Today’s doubleheader against the Nationals got me to thinking about the old days and the scheduled double headers that were so common up until the end of the 1970s. There was nothing like sitting in the sun baked stands knowing that the Dodgers were going to give you two games for the price of one. In the 70’s the Cincinnati Reds seemed to always have a home double header scheduled against the Dodgers each year. And it always seemed to be played in that cookie cutter generic ballpark of theirs with the plastic grass and dirt cut outs around the bases. I hated the look of Riverfront Stadium and that recording they'd constantly be playing of the trumpet out of the "F-Troop" episode.

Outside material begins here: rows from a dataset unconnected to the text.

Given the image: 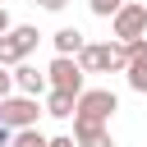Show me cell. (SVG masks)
Instances as JSON below:
<instances>
[{
  "mask_svg": "<svg viewBox=\"0 0 147 147\" xmlns=\"http://www.w3.org/2000/svg\"><path fill=\"white\" fill-rule=\"evenodd\" d=\"M83 74H124L129 69V46L124 41H87L78 51Z\"/></svg>",
  "mask_w": 147,
  "mask_h": 147,
  "instance_id": "obj_1",
  "label": "cell"
},
{
  "mask_svg": "<svg viewBox=\"0 0 147 147\" xmlns=\"http://www.w3.org/2000/svg\"><path fill=\"white\" fill-rule=\"evenodd\" d=\"M115 110H119V96H115L110 87H87V92L78 96L74 119H78V124H110Z\"/></svg>",
  "mask_w": 147,
  "mask_h": 147,
  "instance_id": "obj_2",
  "label": "cell"
},
{
  "mask_svg": "<svg viewBox=\"0 0 147 147\" xmlns=\"http://www.w3.org/2000/svg\"><path fill=\"white\" fill-rule=\"evenodd\" d=\"M46 78H51V87L74 92V96L87 92V87H83V64H78V55H55V60L46 64Z\"/></svg>",
  "mask_w": 147,
  "mask_h": 147,
  "instance_id": "obj_3",
  "label": "cell"
},
{
  "mask_svg": "<svg viewBox=\"0 0 147 147\" xmlns=\"http://www.w3.org/2000/svg\"><path fill=\"white\" fill-rule=\"evenodd\" d=\"M37 115H41L37 96H23V92L14 96V92H9V96L0 101V119H5L14 133H18V129H37Z\"/></svg>",
  "mask_w": 147,
  "mask_h": 147,
  "instance_id": "obj_4",
  "label": "cell"
},
{
  "mask_svg": "<svg viewBox=\"0 0 147 147\" xmlns=\"http://www.w3.org/2000/svg\"><path fill=\"white\" fill-rule=\"evenodd\" d=\"M110 32H115V41H138V37H147V5H124V9L110 18Z\"/></svg>",
  "mask_w": 147,
  "mask_h": 147,
  "instance_id": "obj_5",
  "label": "cell"
},
{
  "mask_svg": "<svg viewBox=\"0 0 147 147\" xmlns=\"http://www.w3.org/2000/svg\"><path fill=\"white\" fill-rule=\"evenodd\" d=\"M14 87H18L23 96H41V92H51V78L23 60V64H14Z\"/></svg>",
  "mask_w": 147,
  "mask_h": 147,
  "instance_id": "obj_6",
  "label": "cell"
},
{
  "mask_svg": "<svg viewBox=\"0 0 147 147\" xmlns=\"http://www.w3.org/2000/svg\"><path fill=\"white\" fill-rule=\"evenodd\" d=\"M74 138H78V147H115V138H110L106 124H78L74 119Z\"/></svg>",
  "mask_w": 147,
  "mask_h": 147,
  "instance_id": "obj_7",
  "label": "cell"
},
{
  "mask_svg": "<svg viewBox=\"0 0 147 147\" xmlns=\"http://www.w3.org/2000/svg\"><path fill=\"white\" fill-rule=\"evenodd\" d=\"M74 110H78V96H74V92H60V87H51V92H46V115L69 119Z\"/></svg>",
  "mask_w": 147,
  "mask_h": 147,
  "instance_id": "obj_8",
  "label": "cell"
},
{
  "mask_svg": "<svg viewBox=\"0 0 147 147\" xmlns=\"http://www.w3.org/2000/svg\"><path fill=\"white\" fill-rule=\"evenodd\" d=\"M9 41H14V46H18V55L28 60V55L37 51V41H41V32H37L32 23H18V28H9Z\"/></svg>",
  "mask_w": 147,
  "mask_h": 147,
  "instance_id": "obj_9",
  "label": "cell"
},
{
  "mask_svg": "<svg viewBox=\"0 0 147 147\" xmlns=\"http://www.w3.org/2000/svg\"><path fill=\"white\" fill-rule=\"evenodd\" d=\"M51 41H55V55H78V51H83V46H87V41H83V32H78V28H60V32H55V37H51Z\"/></svg>",
  "mask_w": 147,
  "mask_h": 147,
  "instance_id": "obj_10",
  "label": "cell"
},
{
  "mask_svg": "<svg viewBox=\"0 0 147 147\" xmlns=\"http://www.w3.org/2000/svg\"><path fill=\"white\" fill-rule=\"evenodd\" d=\"M124 78H129V87H133V92H147V55H138V60H129V69H124Z\"/></svg>",
  "mask_w": 147,
  "mask_h": 147,
  "instance_id": "obj_11",
  "label": "cell"
},
{
  "mask_svg": "<svg viewBox=\"0 0 147 147\" xmlns=\"http://www.w3.org/2000/svg\"><path fill=\"white\" fill-rule=\"evenodd\" d=\"M9 147H51V138H46L41 129H18V133L9 138Z\"/></svg>",
  "mask_w": 147,
  "mask_h": 147,
  "instance_id": "obj_12",
  "label": "cell"
},
{
  "mask_svg": "<svg viewBox=\"0 0 147 147\" xmlns=\"http://www.w3.org/2000/svg\"><path fill=\"white\" fill-rule=\"evenodd\" d=\"M124 5H129V0H87V9H92L96 18H115Z\"/></svg>",
  "mask_w": 147,
  "mask_h": 147,
  "instance_id": "obj_13",
  "label": "cell"
},
{
  "mask_svg": "<svg viewBox=\"0 0 147 147\" xmlns=\"http://www.w3.org/2000/svg\"><path fill=\"white\" fill-rule=\"evenodd\" d=\"M0 64H5V69H9V64H23V55H18V46L9 41V32L0 37Z\"/></svg>",
  "mask_w": 147,
  "mask_h": 147,
  "instance_id": "obj_14",
  "label": "cell"
},
{
  "mask_svg": "<svg viewBox=\"0 0 147 147\" xmlns=\"http://www.w3.org/2000/svg\"><path fill=\"white\" fill-rule=\"evenodd\" d=\"M9 92H14V74H9V69H5V64H0V101H5V96H9Z\"/></svg>",
  "mask_w": 147,
  "mask_h": 147,
  "instance_id": "obj_15",
  "label": "cell"
},
{
  "mask_svg": "<svg viewBox=\"0 0 147 147\" xmlns=\"http://www.w3.org/2000/svg\"><path fill=\"white\" fill-rule=\"evenodd\" d=\"M51 147H78V138H69V133H60V138H51Z\"/></svg>",
  "mask_w": 147,
  "mask_h": 147,
  "instance_id": "obj_16",
  "label": "cell"
},
{
  "mask_svg": "<svg viewBox=\"0 0 147 147\" xmlns=\"http://www.w3.org/2000/svg\"><path fill=\"white\" fill-rule=\"evenodd\" d=\"M37 5H41V9H51V14H60V9L69 5V0H37Z\"/></svg>",
  "mask_w": 147,
  "mask_h": 147,
  "instance_id": "obj_17",
  "label": "cell"
},
{
  "mask_svg": "<svg viewBox=\"0 0 147 147\" xmlns=\"http://www.w3.org/2000/svg\"><path fill=\"white\" fill-rule=\"evenodd\" d=\"M9 28H14V23H9V14H5V5H0V37H5Z\"/></svg>",
  "mask_w": 147,
  "mask_h": 147,
  "instance_id": "obj_18",
  "label": "cell"
},
{
  "mask_svg": "<svg viewBox=\"0 0 147 147\" xmlns=\"http://www.w3.org/2000/svg\"><path fill=\"white\" fill-rule=\"evenodd\" d=\"M9 138H14V129H9V124H5V119H0V147H5V142H9Z\"/></svg>",
  "mask_w": 147,
  "mask_h": 147,
  "instance_id": "obj_19",
  "label": "cell"
},
{
  "mask_svg": "<svg viewBox=\"0 0 147 147\" xmlns=\"http://www.w3.org/2000/svg\"><path fill=\"white\" fill-rule=\"evenodd\" d=\"M32 5H37V0H32Z\"/></svg>",
  "mask_w": 147,
  "mask_h": 147,
  "instance_id": "obj_20",
  "label": "cell"
},
{
  "mask_svg": "<svg viewBox=\"0 0 147 147\" xmlns=\"http://www.w3.org/2000/svg\"><path fill=\"white\" fill-rule=\"evenodd\" d=\"M0 5H5V0H0Z\"/></svg>",
  "mask_w": 147,
  "mask_h": 147,
  "instance_id": "obj_21",
  "label": "cell"
}]
</instances>
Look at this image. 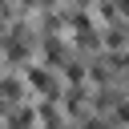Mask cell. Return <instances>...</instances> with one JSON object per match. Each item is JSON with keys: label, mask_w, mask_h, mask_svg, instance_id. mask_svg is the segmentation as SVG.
Masks as SVG:
<instances>
[{"label": "cell", "mask_w": 129, "mask_h": 129, "mask_svg": "<svg viewBox=\"0 0 129 129\" xmlns=\"http://www.w3.org/2000/svg\"><path fill=\"white\" fill-rule=\"evenodd\" d=\"M44 60H48L52 69H64V60H69V56H64V44L56 40V32H44Z\"/></svg>", "instance_id": "cell-3"}, {"label": "cell", "mask_w": 129, "mask_h": 129, "mask_svg": "<svg viewBox=\"0 0 129 129\" xmlns=\"http://www.w3.org/2000/svg\"><path fill=\"white\" fill-rule=\"evenodd\" d=\"M125 40H129L125 24H117V20H113V24H109V32H105V44H109V48L117 52V48H125Z\"/></svg>", "instance_id": "cell-4"}, {"label": "cell", "mask_w": 129, "mask_h": 129, "mask_svg": "<svg viewBox=\"0 0 129 129\" xmlns=\"http://www.w3.org/2000/svg\"><path fill=\"white\" fill-rule=\"evenodd\" d=\"M24 77H28V89H32V93H40V101H44V97H48V101H60L64 85L52 77V64H32Z\"/></svg>", "instance_id": "cell-1"}, {"label": "cell", "mask_w": 129, "mask_h": 129, "mask_svg": "<svg viewBox=\"0 0 129 129\" xmlns=\"http://www.w3.org/2000/svg\"><path fill=\"white\" fill-rule=\"evenodd\" d=\"M60 73H64V81H69V85H85V77H89V69H85V64H77V60H64V69H60Z\"/></svg>", "instance_id": "cell-5"}, {"label": "cell", "mask_w": 129, "mask_h": 129, "mask_svg": "<svg viewBox=\"0 0 129 129\" xmlns=\"http://www.w3.org/2000/svg\"><path fill=\"white\" fill-rule=\"evenodd\" d=\"M24 85H28V77L20 81V77L4 73V77H0V97H4L8 105H20V101H24Z\"/></svg>", "instance_id": "cell-2"}, {"label": "cell", "mask_w": 129, "mask_h": 129, "mask_svg": "<svg viewBox=\"0 0 129 129\" xmlns=\"http://www.w3.org/2000/svg\"><path fill=\"white\" fill-rule=\"evenodd\" d=\"M113 117H117V121H129V105H121V109H117Z\"/></svg>", "instance_id": "cell-6"}]
</instances>
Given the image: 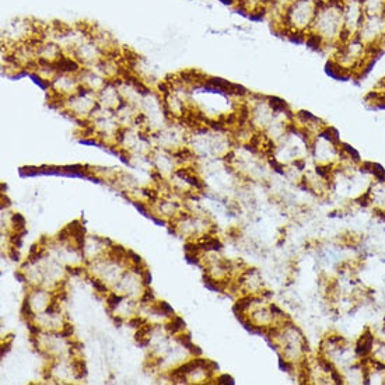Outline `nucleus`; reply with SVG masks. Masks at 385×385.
Returning <instances> with one entry per match:
<instances>
[{
	"mask_svg": "<svg viewBox=\"0 0 385 385\" xmlns=\"http://www.w3.org/2000/svg\"><path fill=\"white\" fill-rule=\"evenodd\" d=\"M307 42L320 49H329L331 53L347 40L342 4L339 0H322L311 30L305 37Z\"/></svg>",
	"mask_w": 385,
	"mask_h": 385,
	"instance_id": "nucleus-1",
	"label": "nucleus"
},
{
	"mask_svg": "<svg viewBox=\"0 0 385 385\" xmlns=\"http://www.w3.org/2000/svg\"><path fill=\"white\" fill-rule=\"evenodd\" d=\"M377 53L366 47L359 38L353 37L344 40L331 53L329 67L332 74H337L340 77L359 76L364 74L369 69Z\"/></svg>",
	"mask_w": 385,
	"mask_h": 385,
	"instance_id": "nucleus-2",
	"label": "nucleus"
},
{
	"mask_svg": "<svg viewBox=\"0 0 385 385\" xmlns=\"http://www.w3.org/2000/svg\"><path fill=\"white\" fill-rule=\"evenodd\" d=\"M322 0H289L280 13H276L278 27L287 35L307 37L318 13Z\"/></svg>",
	"mask_w": 385,
	"mask_h": 385,
	"instance_id": "nucleus-3",
	"label": "nucleus"
},
{
	"mask_svg": "<svg viewBox=\"0 0 385 385\" xmlns=\"http://www.w3.org/2000/svg\"><path fill=\"white\" fill-rule=\"evenodd\" d=\"M356 38L376 53L385 49V16H366Z\"/></svg>",
	"mask_w": 385,
	"mask_h": 385,
	"instance_id": "nucleus-4",
	"label": "nucleus"
},
{
	"mask_svg": "<svg viewBox=\"0 0 385 385\" xmlns=\"http://www.w3.org/2000/svg\"><path fill=\"white\" fill-rule=\"evenodd\" d=\"M366 16H385V0H361Z\"/></svg>",
	"mask_w": 385,
	"mask_h": 385,
	"instance_id": "nucleus-5",
	"label": "nucleus"
},
{
	"mask_svg": "<svg viewBox=\"0 0 385 385\" xmlns=\"http://www.w3.org/2000/svg\"><path fill=\"white\" fill-rule=\"evenodd\" d=\"M373 343H374V336L373 335L367 334V335L361 336L359 343H357V347H356V353L360 357H366L373 350Z\"/></svg>",
	"mask_w": 385,
	"mask_h": 385,
	"instance_id": "nucleus-6",
	"label": "nucleus"
},
{
	"mask_svg": "<svg viewBox=\"0 0 385 385\" xmlns=\"http://www.w3.org/2000/svg\"><path fill=\"white\" fill-rule=\"evenodd\" d=\"M184 327H185L184 321L181 320V318H174L171 324L167 325V329H168L170 332H172V334H175V332H178L181 329H184Z\"/></svg>",
	"mask_w": 385,
	"mask_h": 385,
	"instance_id": "nucleus-7",
	"label": "nucleus"
},
{
	"mask_svg": "<svg viewBox=\"0 0 385 385\" xmlns=\"http://www.w3.org/2000/svg\"><path fill=\"white\" fill-rule=\"evenodd\" d=\"M119 301H121V297H119V295H116L115 293L114 294L109 295V298H108V304H109V307H111V308H115V307L119 304Z\"/></svg>",
	"mask_w": 385,
	"mask_h": 385,
	"instance_id": "nucleus-8",
	"label": "nucleus"
},
{
	"mask_svg": "<svg viewBox=\"0 0 385 385\" xmlns=\"http://www.w3.org/2000/svg\"><path fill=\"white\" fill-rule=\"evenodd\" d=\"M93 286L96 287L99 293H104V291H107V286H105L104 283L98 282V280H93Z\"/></svg>",
	"mask_w": 385,
	"mask_h": 385,
	"instance_id": "nucleus-9",
	"label": "nucleus"
}]
</instances>
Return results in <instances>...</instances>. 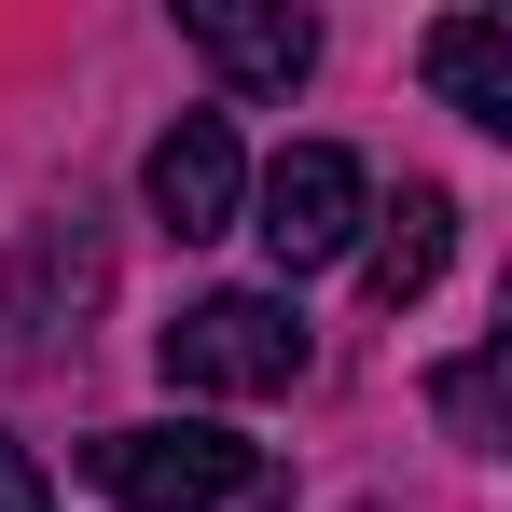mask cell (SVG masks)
<instances>
[{
  "label": "cell",
  "instance_id": "cell-1",
  "mask_svg": "<svg viewBox=\"0 0 512 512\" xmlns=\"http://www.w3.org/2000/svg\"><path fill=\"white\" fill-rule=\"evenodd\" d=\"M97 305H111V236H97V208H56V222H28V250L0 263V374H42V360H70Z\"/></svg>",
  "mask_w": 512,
  "mask_h": 512
},
{
  "label": "cell",
  "instance_id": "cell-2",
  "mask_svg": "<svg viewBox=\"0 0 512 512\" xmlns=\"http://www.w3.org/2000/svg\"><path fill=\"white\" fill-rule=\"evenodd\" d=\"M84 471H97V499H111V512H222V499H250V443H236L222 416H139V429H97Z\"/></svg>",
  "mask_w": 512,
  "mask_h": 512
},
{
  "label": "cell",
  "instance_id": "cell-3",
  "mask_svg": "<svg viewBox=\"0 0 512 512\" xmlns=\"http://www.w3.org/2000/svg\"><path fill=\"white\" fill-rule=\"evenodd\" d=\"M167 388H208V402H263V388H291L305 374V319H291V291H208V305H180L167 333Z\"/></svg>",
  "mask_w": 512,
  "mask_h": 512
},
{
  "label": "cell",
  "instance_id": "cell-4",
  "mask_svg": "<svg viewBox=\"0 0 512 512\" xmlns=\"http://www.w3.org/2000/svg\"><path fill=\"white\" fill-rule=\"evenodd\" d=\"M360 222H374V167L346 153V139H291L277 167H263V263L277 277H319V263L360 250Z\"/></svg>",
  "mask_w": 512,
  "mask_h": 512
},
{
  "label": "cell",
  "instance_id": "cell-5",
  "mask_svg": "<svg viewBox=\"0 0 512 512\" xmlns=\"http://www.w3.org/2000/svg\"><path fill=\"white\" fill-rule=\"evenodd\" d=\"M180 42L236 97H291L319 70V14H305V0H180Z\"/></svg>",
  "mask_w": 512,
  "mask_h": 512
},
{
  "label": "cell",
  "instance_id": "cell-6",
  "mask_svg": "<svg viewBox=\"0 0 512 512\" xmlns=\"http://www.w3.org/2000/svg\"><path fill=\"white\" fill-rule=\"evenodd\" d=\"M139 194H153L167 236H222V222L250 208V153H236V125H222V111H180L167 139H153V167H139Z\"/></svg>",
  "mask_w": 512,
  "mask_h": 512
},
{
  "label": "cell",
  "instance_id": "cell-7",
  "mask_svg": "<svg viewBox=\"0 0 512 512\" xmlns=\"http://www.w3.org/2000/svg\"><path fill=\"white\" fill-rule=\"evenodd\" d=\"M360 236H374V263H360V277H374V305L402 319V305L443 291V263H457V194H443V180H402V208H374Z\"/></svg>",
  "mask_w": 512,
  "mask_h": 512
},
{
  "label": "cell",
  "instance_id": "cell-8",
  "mask_svg": "<svg viewBox=\"0 0 512 512\" xmlns=\"http://www.w3.org/2000/svg\"><path fill=\"white\" fill-rule=\"evenodd\" d=\"M416 70L443 84V111H457V125L512 139V28H499V14H443V28L416 42Z\"/></svg>",
  "mask_w": 512,
  "mask_h": 512
},
{
  "label": "cell",
  "instance_id": "cell-9",
  "mask_svg": "<svg viewBox=\"0 0 512 512\" xmlns=\"http://www.w3.org/2000/svg\"><path fill=\"white\" fill-rule=\"evenodd\" d=\"M499 374H512V346H471V360H443V374H429V402H443L457 443H499Z\"/></svg>",
  "mask_w": 512,
  "mask_h": 512
},
{
  "label": "cell",
  "instance_id": "cell-10",
  "mask_svg": "<svg viewBox=\"0 0 512 512\" xmlns=\"http://www.w3.org/2000/svg\"><path fill=\"white\" fill-rule=\"evenodd\" d=\"M0 512H56V485H42V457L0 429Z\"/></svg>",
  "mask_w": 512,
  "mask_h": 512
}]
</instances>
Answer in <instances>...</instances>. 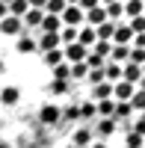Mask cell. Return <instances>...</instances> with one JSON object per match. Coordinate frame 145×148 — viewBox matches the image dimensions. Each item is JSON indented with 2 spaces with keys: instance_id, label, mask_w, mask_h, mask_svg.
I'll list each match as a JSON object with an SVG mask.
<instances>
[{
  "instance_id": "cell-1",
  "label": "cell",
  "mask_w": 145,
  "mask_h": 148,
  "mask_svg": "<svg viewBox=\"0 0 145 148\" xmlns=\"http://www.w3.org/2000/svg\"><path fill=\"white\" fill-rule=\"evenodd\" d=\"M59 21H62V27L80 30V27H83V9H80V6H65L62 15H59Z\"/></svg>"
},
{
  "instance_id": "cell-2",
  "label": "cell",
  "mask_w": 145,
  "mask_h": 148,
  "mask_svg": "<svg viewBox=\"0 0 145 148\" xmlns=\"http://www.w3.org/2000/svg\"><path fill=\"white\" fill-rule=\"evenodd\" d=\"M65 59H68V65H77V62H86V56H89V51H86V47H83V45H65Z\"/></svg>"
},
{
  "instance_id": "cell-3",
  "label": "cell",
  "mask_w": 145,
  "mask_h": 148,
  "mask_svg": "<svg viewBox=\"0 0 145 148\" xmlns=\"http://www.w3.org/2000/svg\"><path fill=\"white\" fill-rule=\"evenodd\" d=\"M130 42H133V33H130V27L122 21L116 24V33H113V45H122V47H130Z\"/></svg>"
},
{
  "instance_id": "cell-4",
  "label": "cell",
  "mask_w": 145,
  "mask_h": 148,
  "mask_svg": "<svg viewBox=\"0 0 145 148\" xmlns=\"http://www.w3.org/2000/svg\"><path fill=\"white\" fill-rule=\"evenodd\" d=\"M0 33H6V36H21V33H27V30H24L21 18H12V15H6L3 21H0Z\"/></svg>"
},
{
  "instance_id": "cell-5",
  "label": "cell",
  "mask_w": 145,
  "mask_h": 148,
  "mask_svg": "<svg viewBox=\"0 0 145 148\" xmlns=\"http://www.w3.org/2000/svg\"><path fill=\"white\" fill-rule=\"evenodd\" d=\"M133 92H136V86H130V83H124V80L113 83V98H118V101H130Z\"/></svg>"
},
{
  "instance_id": "cell-6",
  "label": "cell",
  "mask_w": 145,
  "mask_h": 148,
  "mask_svg": "<svg viewBox=\"0 0 145 148\" xmlns=\"http://www.w3.org/2000/svg\"><path fill=\"white\" fill-rule=\"evenodd\" d=\"M83 21H86V27H101V24L107 21V12H104V6H98V9H89V12H83Z\"/></svg>"
},
{
  "instance_id": "cell-7",
  "label": "cell",
  "mask_w": 145,
  "mask_h": 148,
  "mask_svg": "<svg viewBox=\"0 0 145 148\" xmlns=\"http://www.w3.org/2000/svg\"><path fill=\"white\" fill-rule=\"evenodd\" d=\"M113 133H116V121H113V119H101L92 136H98L101 142H107V136H113Z\"/></svg>"
},
{
  "instance_id": "cell-8",
  "label": "cell",
  "mask_w": 145,
  "mask_h": 148,
  "mask_svg": "<svg viewBox=\"0 0 145 148\" xmlns=\"http://www.w3.org/2000/svg\"><path fill=\"white\" fill-rule=\"evenodd\" d=\"M39 27H42V36H56L59 30H62V21H59V18H53V15H44Z\"/></svg>"
},
{
  "instance_id": "cell-9",
  "label": "cell",
  "mask_w": 145,
  "mask_h": 148,
  "mask_svg": "<svg viewBox=\"0 0 145 148\" xmlns=\"http://www.w3.org/2000/svg\"><path fill=\"white\" fill-rule=\"evenodd\" d=\"M42 18H44L42 9H27V15L21 18V24H24V30H36V27L42 24Z\"/></svg>"
},
{
  "instance_id": "cell-10",
  "label": "cell",
  "mask_w": 145,
  "mask_h": 148,
  "mask_svg": "<svg viewBox=\"0 0 145 148\" xmlns=\"http://www.w3.org/2000/svg\"><path fill=\"white\" fill-rule=\"evenodd\" d=\"M95 42H98V39H95V27H86V24H83V27L77 30V45H83V47L89 51Z\"/></svg>"
},
{
  "instance_id": "cell-11",
  "label": "cell",
  "mask_w": 145,
  "mask_h": 148,
  "mask_svg": "<svg viewBox=\"0 0 145 148\" xmlns=\"http://www.w3.org/2000/svg\"><path fill=\"white\" fill-rule=\"evenodd\" d=\"M92 98H95V104L98 101H110L113 98V83H98V86H92Z\"/></svg>"
},
{
  "instance_id": "cell-12",
  "label": "cell",
  "mask_w": 145,
  "mask_h": 148,
  "mask_svg": "<svg viewBox=\"0 0 145 148\" xmlns=\"http://www.w3.org/2000/svg\"><path fill=\"white\" fill-rule=\"evenodd\" d=\"M130 113H133V110H130V101H118L116 104V110H113V121H130Z\"/></svg>"
},
{
  "instance_id": "cell-13",
  "label": "cell",
  "mask_w": 145,
  "mask_h": 148,
  "mask_svg": "<svg viewBox=\"0 0 145 148\" xmlns=\"http://www.w3.org/2000/svg\"><path fill=\"white\" fill-rule=\"evenodd\" d=\"M113 33H116V24L104 21L101 27H95V39H98V42H113Z\"/></svg>"
},
{
  "instance_id": "cell-14",
  "label": "cell",
  "mask_w": 145,
  "mask_h": 148,
  "mask_svg": "<svg viewBox=\"0 0 145 148\" xmlns=\"http://www.w3.org/2000/svg\"><path fill=\"white\" fill-rule=\"evenodd\" d=\"M59 119H62V110H59V107H53V104L42 107V121H44V125H53V121H59Z\"/></svg>"
},
{
  "instance_id": "cell-15",
  "label": "cell",
  "mask_w": 145,
  "mask_h": 148,
  "mask_svg": "<svg viewBox=\"0 0 145 148\" xmlns=\"http://www.w3.org/2000/svg\"><path fill=\"white\" fill-rule=\"evenodd\" d=\"M36 47H39V51H44V53L56 51V47H59V33H56V36H42V39L36 42Z\"/></svg>"
},
{
  "instance_id": "cell-16",
  "label": "cell",
  "mask_w": 145,
  "mask_h": 148,
  "mask_svg": "<svg viewBox=\"0 0 145 148\" xmlns=\"http://www.w3.org/2000/svg\"><path fill=\"white\" fill-rule=\"evenodd\" d=\"M124 15H127V18L145 15V3H142V0H124Z\"/></svg>"
},
{
  "instance_id": "cell-17",
  "label": "cell",
  "mask_w": 145,
  "mask_h": 148,
  "mask_svg": "<svg viewBox=\"0 0 145 148\" xmlns=\"http://www.w3.org/2000/svg\"><path fill=\"white\" fill-rule=\"evenodd\" d=\"M127 53H130V47L113 45V51H110V62H116V65H124V62H127Z\"/></svg>"
},
{
  "instance_id": "cell-18",
  "label": "cell",
  "mask_w": 145,
  "mask_h": 148,
  "mask_svg": "<svg viewBox=\"0 0 145 148\" xmlns=\"http://www.w3.org/2000/svg\"><path fill=\"white\" fill-rule=\"evenodd\" d=\"M104 80H107V83H118V80H122V65L107 62V65H104Z\"/></svg>"
},
{
  "instance_id": "cell-19",
  "label": "cell",
  "mask_w": 145,
  "mask_h": 148,
  "mask_svg": "<svg viewBox=\"0 0 145 148\" xmlns=\"http://www.w3.org/2000/svg\"><path fill=\"white\" fill-rule=\"evenodd\" d=\"M113 110H116L113 98H110V101H98V104H95V113H98L101 119H113Z\"/></svg>"
},
{
  "instance_id": "cell-20",
  "label": "cell",
  "mask_w": 145,
  "mask_h": 148,
  "mask_svg": "<svg viewBox=\"0 0 145 148\" xmlns=\"http://www.w3.org/2000/svg\"><path fill=\"white\" fill-rule=\"evenodd\" d=\"M92 139H95V136H92V130H89V127H80V130L74 133V148H86Z\"/></svg>"
},
{
  "instance_id": "cell-21",
  "label": "cell",
  "mask_w": 145,
  "mask_h": 148,
  "mask_svg": "<svg viewBox=\"0 0 145 148\" xmlns=\"http://www.w3.org/2000/svg\"><path fill=\"white\" fill-rule=\"evenodd\" d=\"M6 9H9V15H12V18H24L30 6H27V0H12V3H9Z\"/></svg>"
},
{
  "instance_id": "cell-22",
  "label": "cell",
  "mask_w": 145,
  "mask_h": 148,
  "mask_svg": "<svg viewBox=\"0 0 145 148\" xmlns=\"http://www.w3.org/2000/svg\"><path fill=\"white\" fill-rule=\"evenodd\" d=\"M18 51H21V53L36 51V39H33L30 33H21V36H18Z\"/></svg>"
},
{
  "instance_id": "cell-23",
  "label": "cell",
  "mask_w": 145,
  "mask_h": 148,
  "mask_svg": "<svg viewBox=\"0 0 145 148\" xmlns=\"http://www.w3.org/2000/svg\"><path fill=\"white\" fill-rule=\"evenodd\" d=\"M62 9H65V0H47V3H44V15L59 18V15H62Z\"/></svg>"
},
{
  "instance_id": "cell-24",
  "label": "cell",
  "mask_w": 145,
  "mask_h": 148,
  "mask_svg": "<svg viewBox=\"0 0 145 148\" xmlns=\"http://www.w3.org/2000/svg\"><path fill=\"white\" fill-rule=\"evenodd\" d=\"M110 51H113V42H95L92 45V53L101 59H110Z\"/></svg>"
},
{
  "instance_id": "cell-25",
  "label": "cell",
  "mask_w": 145,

|They were always facing the Dodgers in double headers. Cincinnati Reds threesome of Rose, Bench and Morgan|
Those were tense contests as the rivalry against the Big Red Machine was quite heated. There was a memorable 1973 double-dip in Cincinnati that was really the beginning of the end for the Dodgers that season. It was July 1st and the Dodgers, with their new infield of Garvey, Lopes, Russell and Cey intact, held a 9 game lead over the Reds for the division lead. Heading into the 9th inning, Los Angeles held a 3-1 lead. Hal King hit a pinch hit three run homer off of Don Sutton to win game one with two outs in the ninth. In game two, the Reds won in the bottom of the 10th as Joe Morgan scored on a base hit by Tony Perez off of reliever Charlie Hough. By September the Reds caught and passed that young Dodger team to win the diviison by 3.5 games.
|Hal King's pinch homer off of Don Sutton on July 1, 1973 defeated the Dodgers in game 1 of a classic double-header between the Dodgers and the Reds|
The Dodgers played a doubleheader in Cincinnati in 1970, 1971, 1973, 1974, 1975, 1977, 1978 and 1980. The Reds played a double header in Los Angeles in 1970, 1972, and 1973. In a 11 season span (1970-80), 25% of the double headers that the Dodgers participated in were against Cincinnati.
|Blowing up Riverfront Stadium (named "Cinergy Field" by then).|
Amazingly, schedule makers had no mercy on teams back then. Pitching staffs were taxed and in the dog days of summer. Let me give you an example.
In 1974, the first place Dodgers were scheduled to go on a road trip that started on June 28th and ended on July 10th. It was a road trip swing starting in San Francisco and continued on to Cincinnati, Montreal and ended in Philadelphia. A thirteen day trip in cities dealing with the sweltering summer heat. 13 days, 15 games. There was a scheduled double header in Cincinnati on July 3rd and then two days later, another double dip at Montreal, for a total of 5 games in three days.
How did they do? The Dodgers split both double headers and won the game in between. How did Walt Alston juggle his pitching staff? He inserted two spot starters that had been working for the most part that season in long relief. Al Downing and Geoff Zahn.
A quick glance at baseball-reference.com box scores shows that the Dodgers played the following number of double headers each year between 1970 and 1987):
1970 - 7 (3 at home)
1971 - 6 (3 at home)
1972 - 7 (2 at home)
1973 - 4 (1 at home)
1974 - 4 (1 at home)
1975 - 2 (1 at home)
1976 - 5 (2 at home)
1977 - 3 (2 at home)
1978 - 4 (1 at home)
1979 - 0
1980 - 3 (1 at home)
1981 - 0
1982 - 2 (1 at home)
1983 - 4 (0 at home)
1984 - 0
1985 - 3 (0 at home)
1986 - 2 (1 at home)
1987 - 3 (1 at home)
I didn’t continue on due to time constraints, but you get the gist of things. Major League baseball began to taper off the amount of scheduled double headers by the early 80’s. Those double headers from 1982 to 87 are primarily caused by rainouts.
So today’s two games take me back to a time when it was clearly understood that the baseball season was a true marathon. Splits would be viewed as a disappointment. Sweeps with euforia. Losing two was a colossal failure. Here’s to sweeping up the Nation’s capital.
Here is a record that will never be broken:
Yogi Berra holds the major league record for catching both ends of a double header 117 times. Even in the 70’s, it was common to give the starting catcher one of the two games off when the twin-bills came around. Yogi accomplished quite a feat. There probably hasn’t even been 117 double headers played in the last 15 years by all teams combined.